Friday, July 23, 2010

Dr. Johnson and Scrofula

I spent the day yesterday comparing the latin text of Pliny's Natural History and an English text to see what is being translated as 'scrofula'. In every case, scrofula came from a form of 'struma' however, doing another word search, I found there were 67 instances of 'struma' in the text but only 19 were translated as scrofula. Now that could also be because the English word search doesn't give you the adjective when you are searching for the noun, but I am too lazy to look for every one of the 67 occurrences of the word. You will have to forgive me.
There is an interesting entry in the Cambridge History of Human Diseases on scrofula but there is no electronic version, that I can access remotely, so any discussion of that text will have to wait until I can get to a university library and have a look.
For the time being then, I will leave the discussion of scrofula with a comment on the fact that Samuel Johnson, he who wrote the dictionary, had scrofula as a child. At the age of two, he was taken to see Queen Anne who was the last English monarch to attempt the healing touch. It was abandoned shortly after as being too Catholic a practice. Queen Anne did give him a gold coin which he wore around his neck until he died in his old age.
It is assumed that he got scrofula from drinking infected cows' milk since that is how people commonly got it. It is something that people who think that 'raw milk' is superior to pasteurized milk want to consider. The gold coin that Queen Anne gave to Dr. Johnson has been preserved and is on display at the British Museum and you can see it online here.


Anachronist said...

Poor man! Any mention of him being actually cured by his fair queen's touch? BTW I drink raw milk - should I start to worry?

I remain your humble servant

Tracy said...

I've drank raw milk on the Scilly Isles in Cornwall, because they don't pasteurise it (although the one time I was on holiday there when I was pregnant I had to boil the milk first, for safety) but it's not a product I would normally buy. Raw milk is also a source of listeria, and a friend of mine who ate a brie made from unpasteurised milk ended up in hospital with E. coli 0157 last year.

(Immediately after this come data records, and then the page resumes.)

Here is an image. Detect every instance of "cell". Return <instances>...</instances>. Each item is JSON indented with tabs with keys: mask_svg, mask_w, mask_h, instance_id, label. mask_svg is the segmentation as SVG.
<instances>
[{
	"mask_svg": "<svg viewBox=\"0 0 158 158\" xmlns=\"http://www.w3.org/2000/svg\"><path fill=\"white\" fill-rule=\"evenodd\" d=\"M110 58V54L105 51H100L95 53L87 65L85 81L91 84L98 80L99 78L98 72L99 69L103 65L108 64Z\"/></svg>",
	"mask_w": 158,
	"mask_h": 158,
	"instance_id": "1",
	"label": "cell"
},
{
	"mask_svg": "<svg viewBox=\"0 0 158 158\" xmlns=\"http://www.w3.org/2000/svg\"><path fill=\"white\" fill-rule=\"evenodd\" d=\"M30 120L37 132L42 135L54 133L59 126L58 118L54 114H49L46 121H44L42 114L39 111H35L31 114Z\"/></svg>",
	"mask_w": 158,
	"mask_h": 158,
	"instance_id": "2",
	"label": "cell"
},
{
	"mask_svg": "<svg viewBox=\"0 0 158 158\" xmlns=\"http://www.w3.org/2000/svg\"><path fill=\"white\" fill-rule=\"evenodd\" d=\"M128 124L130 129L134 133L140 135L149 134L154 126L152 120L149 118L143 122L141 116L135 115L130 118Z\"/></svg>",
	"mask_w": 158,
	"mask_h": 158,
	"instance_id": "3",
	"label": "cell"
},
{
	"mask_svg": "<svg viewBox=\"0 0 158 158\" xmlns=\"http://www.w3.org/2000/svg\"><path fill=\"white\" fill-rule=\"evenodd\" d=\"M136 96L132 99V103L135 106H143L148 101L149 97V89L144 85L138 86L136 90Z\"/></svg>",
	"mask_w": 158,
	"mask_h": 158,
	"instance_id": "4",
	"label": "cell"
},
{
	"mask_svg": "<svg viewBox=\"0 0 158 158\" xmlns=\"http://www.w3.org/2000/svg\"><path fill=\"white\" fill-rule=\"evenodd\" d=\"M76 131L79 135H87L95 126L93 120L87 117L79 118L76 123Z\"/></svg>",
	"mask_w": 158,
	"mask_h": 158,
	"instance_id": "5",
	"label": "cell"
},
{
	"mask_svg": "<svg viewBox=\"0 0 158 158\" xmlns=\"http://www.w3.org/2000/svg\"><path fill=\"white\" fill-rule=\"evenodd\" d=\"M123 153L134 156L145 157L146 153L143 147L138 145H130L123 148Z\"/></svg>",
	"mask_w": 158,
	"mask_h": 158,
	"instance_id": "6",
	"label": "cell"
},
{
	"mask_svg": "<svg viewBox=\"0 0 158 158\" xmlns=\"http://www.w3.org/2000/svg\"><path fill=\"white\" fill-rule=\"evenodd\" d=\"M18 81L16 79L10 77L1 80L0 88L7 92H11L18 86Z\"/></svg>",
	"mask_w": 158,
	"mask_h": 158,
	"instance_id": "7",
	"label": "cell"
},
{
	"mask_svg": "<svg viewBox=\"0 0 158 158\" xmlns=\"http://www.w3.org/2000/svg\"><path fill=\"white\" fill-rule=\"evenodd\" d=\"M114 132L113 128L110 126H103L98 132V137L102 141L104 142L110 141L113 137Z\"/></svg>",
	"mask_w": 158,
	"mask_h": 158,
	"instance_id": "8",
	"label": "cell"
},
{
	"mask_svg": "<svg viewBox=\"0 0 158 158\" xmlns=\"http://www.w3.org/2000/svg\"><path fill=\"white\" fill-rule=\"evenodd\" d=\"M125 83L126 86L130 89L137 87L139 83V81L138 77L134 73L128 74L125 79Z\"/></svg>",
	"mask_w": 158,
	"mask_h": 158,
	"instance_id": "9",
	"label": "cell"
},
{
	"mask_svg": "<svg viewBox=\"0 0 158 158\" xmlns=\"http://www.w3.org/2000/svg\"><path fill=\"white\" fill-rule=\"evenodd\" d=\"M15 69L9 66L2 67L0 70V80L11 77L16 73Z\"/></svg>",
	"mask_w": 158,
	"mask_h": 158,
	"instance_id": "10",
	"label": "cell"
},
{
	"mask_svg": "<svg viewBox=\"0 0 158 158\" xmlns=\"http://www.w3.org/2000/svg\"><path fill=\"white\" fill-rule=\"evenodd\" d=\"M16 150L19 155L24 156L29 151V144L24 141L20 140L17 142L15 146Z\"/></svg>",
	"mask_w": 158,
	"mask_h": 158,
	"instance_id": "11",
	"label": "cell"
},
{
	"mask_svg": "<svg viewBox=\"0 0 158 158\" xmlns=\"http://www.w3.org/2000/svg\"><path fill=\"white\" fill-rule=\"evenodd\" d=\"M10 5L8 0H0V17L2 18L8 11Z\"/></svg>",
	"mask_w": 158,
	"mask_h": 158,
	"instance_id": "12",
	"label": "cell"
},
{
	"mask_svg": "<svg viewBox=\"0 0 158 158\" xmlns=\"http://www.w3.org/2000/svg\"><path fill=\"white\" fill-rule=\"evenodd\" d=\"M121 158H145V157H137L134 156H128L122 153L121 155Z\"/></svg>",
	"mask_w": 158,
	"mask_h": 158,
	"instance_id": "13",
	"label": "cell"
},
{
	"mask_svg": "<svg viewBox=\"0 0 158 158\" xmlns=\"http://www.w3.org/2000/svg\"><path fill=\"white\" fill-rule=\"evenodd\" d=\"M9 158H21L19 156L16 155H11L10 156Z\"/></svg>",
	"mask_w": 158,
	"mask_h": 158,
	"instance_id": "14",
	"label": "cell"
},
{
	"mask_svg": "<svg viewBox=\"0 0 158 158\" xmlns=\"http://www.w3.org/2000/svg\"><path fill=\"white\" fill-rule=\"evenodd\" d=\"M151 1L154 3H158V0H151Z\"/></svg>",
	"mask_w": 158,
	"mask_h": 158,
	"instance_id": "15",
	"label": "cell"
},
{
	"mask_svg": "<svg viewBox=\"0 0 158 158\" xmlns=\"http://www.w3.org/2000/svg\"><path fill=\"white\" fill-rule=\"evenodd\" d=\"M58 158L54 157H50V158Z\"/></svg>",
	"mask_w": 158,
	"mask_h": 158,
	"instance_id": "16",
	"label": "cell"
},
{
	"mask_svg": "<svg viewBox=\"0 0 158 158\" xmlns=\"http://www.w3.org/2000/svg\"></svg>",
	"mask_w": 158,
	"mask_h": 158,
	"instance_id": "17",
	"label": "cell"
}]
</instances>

Since the NFU is so keen on the idea of slaughtering the badger population, can only conclude that TB is a big problem in dairy herds over here, in some parts of the country, anyway.

The Red Witch said...

Johnson was not cured by the touch but it didn't prevent him from keeping the coin as a memento. Should you be worried about raw milk? I don't know. Scrofula tends to affect people with compromised immune systems and seems to have made a slight comeback among AIDS patients but I don't really know.
I have heard of the risk in Brie but it is sooo yummy. Would pasteurizing the milk make it not Brie?

Tracy said...

I love brie too! You can buy brie made from pasteurised milk - we do, and my previous workplace we used to buy 1kg rounds of brie, made from pasteurised milk. (but it's made locally, not in France)

Anachronist said...

I love brie and practically any kind of cheese, even the foulest-smelling kind. They sell it only made from pasteurised milk here.

a friend of mine who ate a brie made from unpasteurised milk ended up in hospital with E. coli 0157 last year.

Oh dear...I think I'm going to boil it more often now. I buy raw mild from a local farmer - his products are quite popular and nobody has had any health problems because of them so far but I don't want to be the first!

Tracy said...

If you've been buying raw milk from a good local supplier, you're probably OK, anachronist.
As with anything, it's unknown ones who cut corners on hygiene you have to worry about.